The results of Examples 2-1 to 2-20 are shown in Tables 7 to 9, and the results of Comparative Examples 2-1 to 2-9 are shown in Tables 10 to 12.
Tables 7 and 10 show the size and material of the capsule container used, and the size of the paper cylinder used as the first partition and the second partition. In Tables 7 and 10, “outer diameter” refers to the diameter of the inner space of the container body. In Tables 7 and 10, “inner diameter” refers to the diameter of a cylindrical member (reference numeral 21b in FIG. 5).
“R1”, “R2”, “R1-2d”, and “R2 + 2d” shown in Tables 7 and 10 correspond to the dimensions shown in FIG.
Tables 8 and 11 collectively show information on the release agents used.
Tables 9 and 12 collectively show information on the material to be sintered and the obtained sintered body (cylindrical target material).

  For Examples 2-1 to 2-20, after the capsule HIP treatment, the metal capsule container was removed, and the state of the release agent was observed.

  First, the release agent filled on the outer peripheral side of the capsule container with respect to the obtained sintered body (IGZO sintered body, TAZO sintered body) and the inner peripheral side of the capsule container with respect to the sintered body The released release agent was powdery before the capsule HIP treatment, but was solid after the treatment.

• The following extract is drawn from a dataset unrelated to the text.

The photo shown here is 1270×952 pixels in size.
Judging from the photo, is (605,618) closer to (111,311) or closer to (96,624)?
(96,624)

This solid release agent was not discolored on the contact surface between the capsule container and the sintered body, and could be easily peeled off from both.

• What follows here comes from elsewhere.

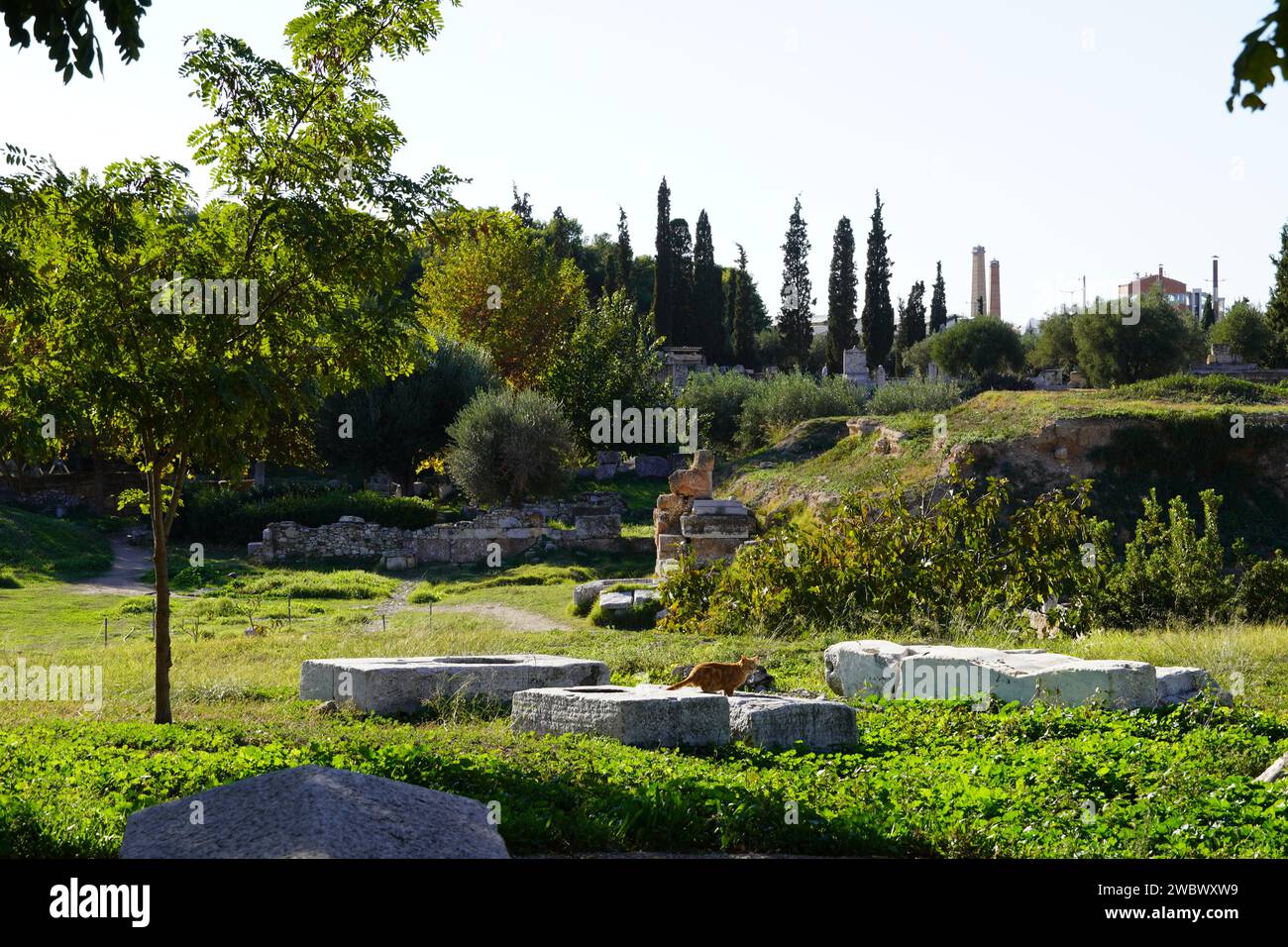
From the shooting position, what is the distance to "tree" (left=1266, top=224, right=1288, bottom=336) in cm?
4531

  The density of the peeled solid release agent was determined by a length measurement method, and the relative density of the release agent after the capsule HIP treatment was determined by the method described above. In Examples 2-1 to 2-20, the release agent did not sufficiently sinter and remained at a low density.

  On the other hand, the relative density of the obtained IGZO sintered body and TAZO sintered body is 100.0%, and various sintered bodies were observed with an electron microscope. It was a body.

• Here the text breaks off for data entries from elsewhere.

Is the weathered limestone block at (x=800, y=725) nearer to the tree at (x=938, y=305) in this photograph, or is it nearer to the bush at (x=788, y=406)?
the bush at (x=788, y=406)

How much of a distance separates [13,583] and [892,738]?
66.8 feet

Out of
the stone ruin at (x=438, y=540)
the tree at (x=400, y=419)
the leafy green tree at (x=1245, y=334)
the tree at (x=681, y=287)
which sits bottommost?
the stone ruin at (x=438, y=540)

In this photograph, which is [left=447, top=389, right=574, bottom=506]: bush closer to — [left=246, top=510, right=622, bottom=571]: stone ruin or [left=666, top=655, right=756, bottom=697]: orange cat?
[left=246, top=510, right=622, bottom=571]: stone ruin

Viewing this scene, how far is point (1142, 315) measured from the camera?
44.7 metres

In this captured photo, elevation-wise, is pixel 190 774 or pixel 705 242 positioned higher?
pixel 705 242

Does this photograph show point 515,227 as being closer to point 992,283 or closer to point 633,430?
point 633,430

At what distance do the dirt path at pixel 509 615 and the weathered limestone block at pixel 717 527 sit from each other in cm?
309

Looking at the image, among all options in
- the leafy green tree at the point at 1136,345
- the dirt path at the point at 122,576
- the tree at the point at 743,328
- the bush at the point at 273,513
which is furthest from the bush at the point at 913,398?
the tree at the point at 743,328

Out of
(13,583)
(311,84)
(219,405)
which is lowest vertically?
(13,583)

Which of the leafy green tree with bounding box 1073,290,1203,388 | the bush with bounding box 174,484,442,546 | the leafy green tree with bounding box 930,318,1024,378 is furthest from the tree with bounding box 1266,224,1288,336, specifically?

  About various obtained sintered compacts, various surface sintered bodies (IGZO sintered compacts, TAZO sintered compacts) are obtained by surface grinding, peripheral grinding and surface polishing so that the outer surface and the inner surface become cylindrical. A cylindrical target material as a forming material could be obtained. The obtained cylindrical target material was processed into an outer diameter of 153 mm, an inner diameter of 135 mm, and a length of 530 mm.

  Thereby, according to the manufacturing method of the cylindrical target material of the present invention, it is confirmed that a cylindrical target material having a length of 500 mm or more and a relative density of 100% can be obtained without cracking or chipping. did it.

  The obtained cylindrical target material is a set of five, and a Ti backing tube having an outer diameter of 133 mm, an inner diameter of 125 mm, and a length of 2940 mm is inserted into the through hole, and the cylindrical target material is backed by In solder. The tube was joined. The interval between the target materials (the length of the divided portion) was 0.2 mm.

Thus, it was confirmed that various targets having a relative density of 100% can be produced without causing cracks and chips using the target material produced by the method for producing a cylindrical target material of the present invention.
A cylindrical sputtering target material and a target formed therefrom were obtained.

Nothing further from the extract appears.